■ AIM OF THE EXERCISE:
Begin at the line that contains "How far is (330,104)" and continue through the end of the entries. Reproduce those lines with every "floating leaf" swapped for "drifting leaf" and everything else left unchanged.

Excerpts of spatial question data:
=======

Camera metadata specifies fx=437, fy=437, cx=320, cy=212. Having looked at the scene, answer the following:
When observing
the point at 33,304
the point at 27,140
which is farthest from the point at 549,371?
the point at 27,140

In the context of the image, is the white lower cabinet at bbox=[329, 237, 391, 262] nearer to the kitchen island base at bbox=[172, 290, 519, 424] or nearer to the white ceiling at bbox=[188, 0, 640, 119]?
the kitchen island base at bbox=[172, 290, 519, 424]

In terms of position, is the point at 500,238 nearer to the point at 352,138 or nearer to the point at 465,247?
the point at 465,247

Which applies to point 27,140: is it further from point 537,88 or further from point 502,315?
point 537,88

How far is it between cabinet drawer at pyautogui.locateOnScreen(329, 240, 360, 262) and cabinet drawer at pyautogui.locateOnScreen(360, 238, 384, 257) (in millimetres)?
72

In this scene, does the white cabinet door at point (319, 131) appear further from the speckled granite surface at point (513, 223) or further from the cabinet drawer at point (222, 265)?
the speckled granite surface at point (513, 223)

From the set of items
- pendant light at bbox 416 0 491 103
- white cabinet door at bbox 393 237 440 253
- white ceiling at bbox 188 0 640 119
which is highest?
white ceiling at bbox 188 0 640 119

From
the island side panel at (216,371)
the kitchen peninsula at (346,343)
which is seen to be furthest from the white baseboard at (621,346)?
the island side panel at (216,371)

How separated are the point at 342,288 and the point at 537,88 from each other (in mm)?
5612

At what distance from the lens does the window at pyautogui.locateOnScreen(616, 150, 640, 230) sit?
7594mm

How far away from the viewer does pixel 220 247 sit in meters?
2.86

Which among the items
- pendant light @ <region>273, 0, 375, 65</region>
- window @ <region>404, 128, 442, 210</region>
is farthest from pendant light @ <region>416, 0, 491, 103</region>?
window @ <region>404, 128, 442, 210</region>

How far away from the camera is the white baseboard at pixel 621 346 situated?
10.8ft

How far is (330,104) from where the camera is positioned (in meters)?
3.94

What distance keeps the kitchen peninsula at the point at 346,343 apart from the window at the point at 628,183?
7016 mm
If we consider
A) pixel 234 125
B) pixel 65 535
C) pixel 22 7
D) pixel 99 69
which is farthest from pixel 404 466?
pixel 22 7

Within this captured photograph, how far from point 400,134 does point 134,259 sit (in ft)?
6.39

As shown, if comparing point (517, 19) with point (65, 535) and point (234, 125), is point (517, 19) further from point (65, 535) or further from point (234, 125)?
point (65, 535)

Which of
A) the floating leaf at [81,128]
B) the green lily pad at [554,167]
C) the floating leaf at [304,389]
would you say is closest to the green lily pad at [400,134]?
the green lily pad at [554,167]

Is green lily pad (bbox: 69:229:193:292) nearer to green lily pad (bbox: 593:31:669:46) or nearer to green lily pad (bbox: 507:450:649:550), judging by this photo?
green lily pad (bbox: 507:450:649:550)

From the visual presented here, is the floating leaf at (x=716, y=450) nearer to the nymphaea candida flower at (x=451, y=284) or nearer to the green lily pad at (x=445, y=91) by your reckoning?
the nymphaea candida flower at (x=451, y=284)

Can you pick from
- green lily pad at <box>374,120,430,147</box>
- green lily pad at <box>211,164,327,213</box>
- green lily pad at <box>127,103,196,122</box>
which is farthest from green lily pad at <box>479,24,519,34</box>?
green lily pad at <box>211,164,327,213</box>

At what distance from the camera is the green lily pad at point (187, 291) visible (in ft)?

=======

■ WRITTEN REPLY:
How far is (330,104) from where the camera is positioned (in meters)?
3.94

What distance keeps the kitchen peninsula at the point at 346,343 apart from the window at the point at 628,183?
7016 mm
If we consider
A) pixel 234 125
B) pixel 65 535
C) pixel 22 7
D) pixel 99 69
which is farthest from pixel 404 466?
pixel 22 7

Within this captured photograph, how far from point 400,134 does point 134,259 sit (in ft)?
6.39

As shown, if comparing point (517, 19) with point (65, 535) and point (234, 125), is point (517, 19) further from point (65, 535) or further from point (234, 125)?
point (65, 535)

Which of
A) the drifting leaf at [81,128]
B) the green lily pad at [554,167]
C) the drifting leaf at [304,389]
would you say is closest to the green lily pad at [400,134]?
the green lily pad at [554,167]

Is green lily pad (bbox: 69:229:193:292) nearer to green lily pad (bbox: 593:31:669:46) or nearer to green lily pad (bbox: 507:450:649:550), judging by this photo?
green lily pad (bbox: 507:450:649:550)

From the visual presented here, is the drifting leaf at (x=716, y=450) nearer to the nymphaea candida flower at (x=451, y=284) or nearer to the green lily pad at (x=445, y=91) by your reckoning?
the nymphaea candida flower at (x=451, y=284)

Can you pick from
- green lily pad at <box>374,120,430,147</box>
- green lily pad at <box>211,164,327,213</box>
- green lily pad at <box>127,103,196,122</box>
which is farthest from green lily pad at <box>479,24,519,34</box>?
green lily pad at <box>211,164,327,213</box>

At what distance from the camera is the green lily pad at point (187, 291) visible (in ft)?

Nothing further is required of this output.